VENDA DE ESPOSAS

Entre o final do século XVIII e o início do século XIX, na Inglaterra, véspera da primeira revolução industrial, ocorria um costume pouco noticiado pelos meios de comunicação da época, porque não era considerado digno de registro, a menos que alguma circunstância adicional (cômica, dramática, trágica, escandalosa) lhe conferisse interesse. Tratava-se de um costume inglês chamado "wives for Sales", em que o marido, por razões hedonistas ou econômicas, vendia suas esposas em uma praça do mercado principal da cidade.

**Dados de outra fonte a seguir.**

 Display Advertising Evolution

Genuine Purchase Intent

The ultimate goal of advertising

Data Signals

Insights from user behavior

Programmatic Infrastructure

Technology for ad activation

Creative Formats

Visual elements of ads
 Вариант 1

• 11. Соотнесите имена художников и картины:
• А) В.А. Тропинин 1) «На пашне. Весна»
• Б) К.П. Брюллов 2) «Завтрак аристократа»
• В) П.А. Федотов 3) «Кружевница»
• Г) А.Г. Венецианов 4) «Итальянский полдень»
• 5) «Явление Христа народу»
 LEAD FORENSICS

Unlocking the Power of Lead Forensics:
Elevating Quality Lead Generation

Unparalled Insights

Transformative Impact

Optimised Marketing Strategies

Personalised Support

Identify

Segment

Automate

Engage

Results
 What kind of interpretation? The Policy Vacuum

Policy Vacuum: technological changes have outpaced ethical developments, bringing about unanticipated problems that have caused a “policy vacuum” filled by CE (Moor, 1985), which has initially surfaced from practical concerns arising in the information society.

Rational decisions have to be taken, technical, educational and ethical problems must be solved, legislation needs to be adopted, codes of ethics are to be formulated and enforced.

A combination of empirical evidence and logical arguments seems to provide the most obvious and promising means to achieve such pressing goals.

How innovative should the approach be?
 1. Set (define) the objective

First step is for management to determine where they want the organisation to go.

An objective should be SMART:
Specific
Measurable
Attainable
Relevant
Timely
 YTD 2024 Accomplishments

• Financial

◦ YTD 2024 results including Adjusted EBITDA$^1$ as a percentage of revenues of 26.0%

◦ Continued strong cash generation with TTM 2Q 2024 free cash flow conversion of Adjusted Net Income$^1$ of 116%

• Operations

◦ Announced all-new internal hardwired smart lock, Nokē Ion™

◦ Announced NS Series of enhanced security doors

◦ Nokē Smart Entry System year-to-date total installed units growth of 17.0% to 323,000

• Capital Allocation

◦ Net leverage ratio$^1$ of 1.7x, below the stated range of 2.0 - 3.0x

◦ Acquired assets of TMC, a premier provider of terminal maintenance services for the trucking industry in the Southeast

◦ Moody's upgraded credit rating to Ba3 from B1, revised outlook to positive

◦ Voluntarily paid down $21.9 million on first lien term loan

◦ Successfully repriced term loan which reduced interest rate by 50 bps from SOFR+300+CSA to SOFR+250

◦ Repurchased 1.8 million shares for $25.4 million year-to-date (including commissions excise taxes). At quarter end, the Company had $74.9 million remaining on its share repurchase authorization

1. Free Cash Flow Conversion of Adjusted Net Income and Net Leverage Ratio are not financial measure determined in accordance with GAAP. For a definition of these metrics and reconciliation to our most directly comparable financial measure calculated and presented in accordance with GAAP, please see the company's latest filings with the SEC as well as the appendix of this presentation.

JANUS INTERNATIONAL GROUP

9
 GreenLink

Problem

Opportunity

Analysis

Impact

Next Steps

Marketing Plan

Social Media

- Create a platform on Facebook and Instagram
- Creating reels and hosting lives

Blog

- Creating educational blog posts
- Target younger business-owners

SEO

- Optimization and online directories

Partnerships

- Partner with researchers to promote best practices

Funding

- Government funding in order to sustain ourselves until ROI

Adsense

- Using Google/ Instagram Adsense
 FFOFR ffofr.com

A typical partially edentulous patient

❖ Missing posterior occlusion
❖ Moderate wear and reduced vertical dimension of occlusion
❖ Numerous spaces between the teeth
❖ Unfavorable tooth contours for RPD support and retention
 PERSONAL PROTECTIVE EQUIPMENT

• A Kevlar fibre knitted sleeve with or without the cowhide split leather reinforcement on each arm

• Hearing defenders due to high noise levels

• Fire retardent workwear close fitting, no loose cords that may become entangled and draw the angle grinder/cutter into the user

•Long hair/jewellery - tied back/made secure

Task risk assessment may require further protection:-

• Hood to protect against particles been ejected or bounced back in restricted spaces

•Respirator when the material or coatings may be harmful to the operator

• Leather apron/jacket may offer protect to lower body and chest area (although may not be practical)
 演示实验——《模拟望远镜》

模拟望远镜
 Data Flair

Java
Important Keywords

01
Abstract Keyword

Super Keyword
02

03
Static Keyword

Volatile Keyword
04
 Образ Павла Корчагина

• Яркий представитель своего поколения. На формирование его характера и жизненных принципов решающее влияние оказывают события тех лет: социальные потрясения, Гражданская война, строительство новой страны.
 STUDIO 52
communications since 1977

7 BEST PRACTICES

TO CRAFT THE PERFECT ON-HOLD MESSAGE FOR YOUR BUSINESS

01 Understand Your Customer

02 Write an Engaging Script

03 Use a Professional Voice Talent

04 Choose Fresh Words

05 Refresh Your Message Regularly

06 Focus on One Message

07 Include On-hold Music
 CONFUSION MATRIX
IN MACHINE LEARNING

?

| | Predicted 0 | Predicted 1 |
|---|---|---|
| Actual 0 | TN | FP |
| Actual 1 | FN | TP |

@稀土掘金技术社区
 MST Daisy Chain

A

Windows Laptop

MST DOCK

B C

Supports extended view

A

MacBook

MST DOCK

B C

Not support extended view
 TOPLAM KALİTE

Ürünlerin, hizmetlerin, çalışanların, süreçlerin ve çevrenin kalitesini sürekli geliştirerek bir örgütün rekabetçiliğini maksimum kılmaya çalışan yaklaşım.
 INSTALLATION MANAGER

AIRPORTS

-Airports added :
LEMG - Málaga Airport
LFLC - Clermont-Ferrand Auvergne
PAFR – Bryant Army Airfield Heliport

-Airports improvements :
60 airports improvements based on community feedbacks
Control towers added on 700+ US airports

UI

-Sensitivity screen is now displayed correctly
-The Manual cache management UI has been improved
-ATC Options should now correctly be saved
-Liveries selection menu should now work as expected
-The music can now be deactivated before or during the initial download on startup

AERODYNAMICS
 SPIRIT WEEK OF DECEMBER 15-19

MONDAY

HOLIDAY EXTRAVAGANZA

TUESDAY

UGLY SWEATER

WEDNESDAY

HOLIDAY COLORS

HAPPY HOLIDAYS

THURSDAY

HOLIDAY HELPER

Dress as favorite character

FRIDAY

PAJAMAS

Através de pesquisas feitas pelo imponente historiador E.P. Thompson, em seu livro "Costumes em comum", mostra uma realidade até então desconhecida do grande público.
A liturgia tinha que seguir determinadas regras, a primeira seria que a esposa deveria usar uma corda no pescoço ou na cintura. Na venda, a corda, às vezes, valia mais do que a mulher. O simbolismo da corda passou por uma evolução ao longo do tempo. Alguns dos primeiros relatos sugerem que de vez em quando o marido e o comprador chegavam primeiro a um acordo de venda (que poderia ser redigido num documento), e que só então, no dia ou na semana seguinte, a esposa era publicamente "entregue" ao comprador, presa por uma corda. Antes de ser realizado o leilão, a venda deveria ser anunciada, através de jornais ou utilizando um sineiro da cidade para dar a notícia. Como também, o marido podia andar pelo mercado carregando um cartaz com um aviso da pretendida venda. É registrado no livro um aviso que foi fixado em uma taberna na cidade de Devonhire (Inglaterra): AVISO – Este é para informar ao público que James Cole está disposto a vender sua mulher em leilão. Ela é uma mulher decente e limpa, com 25 anos. A venda deve ocorrer em New inn, na próxima quinta-feira, às sete horas.
Um velho e brincalhão negociante de porcos exclamou: “Olá, meu velho. O que se passa? O que vais fazer com a velha, afogá-la, enforcá-la, ou o quê?”. “Não, vou vendê-la”, foi a resposta. Houve um coro de risos. “Quem é ela?”, perguntou o negociante de porcos. “É a minha esposa”, respondeu o lavrador, sobriamente, “e uma das criaturas mais ordeiras, sérias, diligentes e trabalhadoras que já surgiu. É tão limpa e arrumada como uma flor, e é mão-fechada, faz qualquer coisa para poupar seis pence; mas tem uma língua e tanto, fica me incomodando da manhã até a meia-noite. Não tenho um momento de paz por causa da sua língua, por isso concordamos em nos separar, e ela concordou em partir com aquele que fizesse a oferta mais alta no mercado [...]” “Você está disposta a ser vendida, minha senhora?”, perguntou alguém. “Sim, estou”, ela respondeu mordazmente. “Então”, disse o homem, “quanto me dão por ela?” Fez-se uma pausa, então um velho tocador de vacas, com uma vara de freixo na mão, berrou: “Seis pence por ela!”. Segurando a corda numa das mãos e levantando a outra, o marido gritou no estilo estereotipado: “Está em seis pence, que dá um xelim?”. Houve outra pausa prolongada, então eu, um jovem vivaz [...], imprudentemente exclamei: “Um xelim!”. “Esta em um xelim. Ninguém dá mais?”, gritou o marido [...]. Os espectadores riram e caçoaram, um chegou a exclamar: “O lance é seu, meu jovem! Ela vai ser arrematada por ti!”. Eu suava de apreensão [...]. Com renovada seriedade, o vendedor gritou mais uma vez: “Quem dá dezoito pence, pois ela é uma excelente mulher que sabe assar uma fornada de pão ou fazer bolinhos como ninguém”. Para meu grande alívio, um homem bem arrumado e de ar respeitável fez a oferta, e o marido, batendo as mãos, exclamou: “Ela é sua, meu caro. Você ganhou a pechincha e uma boa mulher, em tudo a não ser a sua língua. Cuide bem dela”. O comprador pegou a ponta da corda depois de pagar os dezoito pence, e levou a mulher embora.

THOMPSON, E. P. Costumes em comum – estudos sobre a cultura popular tradicional. São Paulo: Companhia das Letras, 1998. p.318.